October 3, 2007
Where Have all the Unions Gone?
The recent UAW strike against General Motors provides a good backdrop against which to consider the collapse of the union movement, and its causes and consequences. First the facts.
Two generations ago (back in the early 70s) about 1 in 4 workers belonged to a union. The manufacturing, mining, construction and utilities sectors led the nation in both unionization rates and in the total number of union jobs. Unions and union interests were powerful.
Then as now unions came in two flavors – trade and industrial. They served very different roles. Trade unions date back at least to the middle ages and serve a critical role in the functioning of markets. Employers of carpenters, welders, masons, plumbers and a host of others rely upon unions to set standards and find willing workers. Trade unions are the labor “market makers” for a number of skilled occupations.
Industrial unions like the United Mine Workers and United Auto Workers serve a very different role than trade unions. Many firms in both industries operate effectively without the influence of these unions, and the role of the unions has traditionally been to represent workers through collective bargaining.
Both types of unions also dabble in broader political arenas, and are often aligned. While trade unions are necessary for the smooth operations of many businesses, industrial unions are largely unnecessary for commerce. Whether or not either type of organization provides benefits to members is an unsettled question.
Union membership has plummeted since the early 70s, both in absolute numbers and share of workers. Interestingly, the decline has been highest in manufacturing. From 1973 through 2006 the share of manufacturing workers belonging to a union dropped from 38.9% to 11.7%. Other large declines occurred in mining and construction, and federal government employees. Only state government workers nationwide saw an increasing share of employment during that time.

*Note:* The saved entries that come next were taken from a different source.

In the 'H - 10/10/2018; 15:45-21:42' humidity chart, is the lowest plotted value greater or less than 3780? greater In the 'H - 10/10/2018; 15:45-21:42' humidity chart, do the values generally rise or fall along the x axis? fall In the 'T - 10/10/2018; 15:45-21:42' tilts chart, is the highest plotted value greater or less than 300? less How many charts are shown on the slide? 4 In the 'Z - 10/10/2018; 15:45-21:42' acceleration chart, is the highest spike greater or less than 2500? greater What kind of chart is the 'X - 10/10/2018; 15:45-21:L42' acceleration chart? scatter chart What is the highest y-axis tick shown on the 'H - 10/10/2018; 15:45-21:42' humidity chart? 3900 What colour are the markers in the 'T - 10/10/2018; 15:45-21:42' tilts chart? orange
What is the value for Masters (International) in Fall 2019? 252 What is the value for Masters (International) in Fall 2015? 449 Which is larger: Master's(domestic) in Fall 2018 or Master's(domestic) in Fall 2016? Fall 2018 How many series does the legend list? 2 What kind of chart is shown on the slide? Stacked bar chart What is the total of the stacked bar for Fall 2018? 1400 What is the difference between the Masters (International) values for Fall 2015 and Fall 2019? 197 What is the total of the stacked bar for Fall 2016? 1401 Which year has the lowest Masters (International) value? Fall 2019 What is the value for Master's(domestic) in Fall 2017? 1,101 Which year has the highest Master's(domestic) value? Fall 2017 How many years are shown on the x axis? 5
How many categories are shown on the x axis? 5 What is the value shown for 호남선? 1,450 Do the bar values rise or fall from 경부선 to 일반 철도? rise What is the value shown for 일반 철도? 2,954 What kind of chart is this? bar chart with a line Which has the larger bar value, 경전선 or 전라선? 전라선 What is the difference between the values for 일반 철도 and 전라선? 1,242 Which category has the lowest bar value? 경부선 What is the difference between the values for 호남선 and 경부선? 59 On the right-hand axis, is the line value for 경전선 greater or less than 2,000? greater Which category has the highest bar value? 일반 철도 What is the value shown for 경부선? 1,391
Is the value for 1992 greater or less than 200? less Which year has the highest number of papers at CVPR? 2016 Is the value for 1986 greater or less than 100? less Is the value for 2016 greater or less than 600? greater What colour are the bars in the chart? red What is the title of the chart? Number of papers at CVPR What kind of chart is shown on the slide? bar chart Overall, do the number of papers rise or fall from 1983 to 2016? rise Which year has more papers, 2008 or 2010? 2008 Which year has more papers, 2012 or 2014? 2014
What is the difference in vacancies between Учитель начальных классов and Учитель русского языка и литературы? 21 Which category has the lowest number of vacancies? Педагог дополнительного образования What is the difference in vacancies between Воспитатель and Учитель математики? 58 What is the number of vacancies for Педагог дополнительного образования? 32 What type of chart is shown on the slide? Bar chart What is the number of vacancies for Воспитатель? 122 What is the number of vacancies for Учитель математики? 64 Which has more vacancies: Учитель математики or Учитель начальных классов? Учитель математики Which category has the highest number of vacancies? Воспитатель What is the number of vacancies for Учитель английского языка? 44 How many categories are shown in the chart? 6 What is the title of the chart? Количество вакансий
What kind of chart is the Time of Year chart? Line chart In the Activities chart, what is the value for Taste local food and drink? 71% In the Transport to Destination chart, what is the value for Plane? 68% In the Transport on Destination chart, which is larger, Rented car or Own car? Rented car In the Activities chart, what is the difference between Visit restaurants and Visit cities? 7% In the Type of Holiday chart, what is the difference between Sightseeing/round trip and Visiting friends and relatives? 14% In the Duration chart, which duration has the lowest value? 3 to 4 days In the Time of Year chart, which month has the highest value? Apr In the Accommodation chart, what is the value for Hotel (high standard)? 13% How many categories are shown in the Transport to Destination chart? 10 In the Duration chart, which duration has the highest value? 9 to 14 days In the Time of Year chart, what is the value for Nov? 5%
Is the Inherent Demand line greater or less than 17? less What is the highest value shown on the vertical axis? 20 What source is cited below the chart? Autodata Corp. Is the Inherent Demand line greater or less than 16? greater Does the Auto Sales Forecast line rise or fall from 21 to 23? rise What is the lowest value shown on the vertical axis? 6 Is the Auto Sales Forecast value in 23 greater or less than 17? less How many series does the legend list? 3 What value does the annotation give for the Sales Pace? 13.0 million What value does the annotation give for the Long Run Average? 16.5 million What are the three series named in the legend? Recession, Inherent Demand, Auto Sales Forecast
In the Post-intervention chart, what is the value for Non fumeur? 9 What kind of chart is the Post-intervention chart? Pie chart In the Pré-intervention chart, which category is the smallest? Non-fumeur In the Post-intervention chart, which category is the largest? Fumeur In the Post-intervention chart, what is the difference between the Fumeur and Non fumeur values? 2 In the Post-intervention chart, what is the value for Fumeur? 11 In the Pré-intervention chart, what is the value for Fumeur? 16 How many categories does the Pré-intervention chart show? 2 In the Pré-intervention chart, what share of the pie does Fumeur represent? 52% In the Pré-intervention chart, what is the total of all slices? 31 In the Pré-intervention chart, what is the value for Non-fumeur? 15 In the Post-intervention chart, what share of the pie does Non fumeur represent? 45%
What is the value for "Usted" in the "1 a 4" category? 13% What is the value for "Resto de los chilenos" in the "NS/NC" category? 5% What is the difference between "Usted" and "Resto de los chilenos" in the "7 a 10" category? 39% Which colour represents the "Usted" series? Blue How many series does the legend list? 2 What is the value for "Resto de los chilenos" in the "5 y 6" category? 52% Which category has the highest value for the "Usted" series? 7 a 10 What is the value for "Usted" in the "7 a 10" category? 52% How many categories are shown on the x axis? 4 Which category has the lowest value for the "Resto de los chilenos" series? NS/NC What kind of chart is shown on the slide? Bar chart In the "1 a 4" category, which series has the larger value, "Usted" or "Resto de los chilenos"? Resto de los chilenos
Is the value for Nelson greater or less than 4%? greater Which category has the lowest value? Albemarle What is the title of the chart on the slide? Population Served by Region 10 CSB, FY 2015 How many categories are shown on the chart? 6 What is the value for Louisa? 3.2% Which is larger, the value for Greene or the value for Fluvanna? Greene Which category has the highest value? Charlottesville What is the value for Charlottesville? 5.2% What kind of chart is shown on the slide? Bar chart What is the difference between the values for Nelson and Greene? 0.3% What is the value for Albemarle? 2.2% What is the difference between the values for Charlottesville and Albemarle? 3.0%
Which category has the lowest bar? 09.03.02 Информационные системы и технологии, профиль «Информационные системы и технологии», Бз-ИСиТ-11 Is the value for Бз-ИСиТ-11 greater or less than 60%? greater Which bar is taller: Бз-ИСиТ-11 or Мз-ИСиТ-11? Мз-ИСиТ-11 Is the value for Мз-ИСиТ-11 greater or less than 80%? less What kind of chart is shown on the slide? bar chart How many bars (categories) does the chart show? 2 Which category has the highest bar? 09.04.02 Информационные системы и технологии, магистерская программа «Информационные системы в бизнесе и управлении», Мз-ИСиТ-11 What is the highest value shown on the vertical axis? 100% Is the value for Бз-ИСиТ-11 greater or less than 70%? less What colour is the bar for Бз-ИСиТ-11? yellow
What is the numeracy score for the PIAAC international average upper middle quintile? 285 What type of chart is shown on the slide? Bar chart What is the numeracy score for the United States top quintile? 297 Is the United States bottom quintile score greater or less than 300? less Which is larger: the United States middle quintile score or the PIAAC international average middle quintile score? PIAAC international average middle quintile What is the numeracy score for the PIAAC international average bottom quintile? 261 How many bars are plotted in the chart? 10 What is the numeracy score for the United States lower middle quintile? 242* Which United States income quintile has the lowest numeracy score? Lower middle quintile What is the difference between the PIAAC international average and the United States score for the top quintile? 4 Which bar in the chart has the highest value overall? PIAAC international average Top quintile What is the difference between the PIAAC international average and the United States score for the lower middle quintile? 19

Indiana’s experience mirrors the national trends. In manufacturing, the union share has dropped from 50% to 20.8% since the early 1980s (the earliest date state data is available). The state’s total private sector union rate dropped from 26.2% to just 10% over the same time period.
Unions aren’t gone from the labor or political scene, but at this rate they are a generation away from the political clout of the Independent Order of the Odd Fellows. The question is why?
Advocates of unions blame shifting economic conditions that favor corporations. But this explanation just doesn’t carry water. The labor market today is highly competitive for firms and the current national unemployment rate hovers near historical lows. This should be a prime time for unions.
Union critics argue that the activist role of unions has subordinated worker concerns to a broader political movement, and thus unions are less important to individual workers. This argument also does not hold much water. Unions today are far less activist than even their recent past should suggest.
I imagine that the real truth lies in the economics of labor markets. The work that’s done today requires much more specific skills and training than even two generations ago. This increasing importance of individual human capital means that skilled workers will be compensated better than their less skilled compatriots. Thus, a union that treats workers as homogeneous units of production won’t be attractive to at least the better skilled half of the labor force – since a collective bargaining agreement would tend to depress their wages. This argument means that as workers become more important to businesses, unions become less important to workers – hence their decline.
The best evidence that this is the ultimate reason behind the collapse of unions in the U.S. and in Indiana is that the only growth in unionization rates has occurred among the public sector – the one place where labor market forces matter least.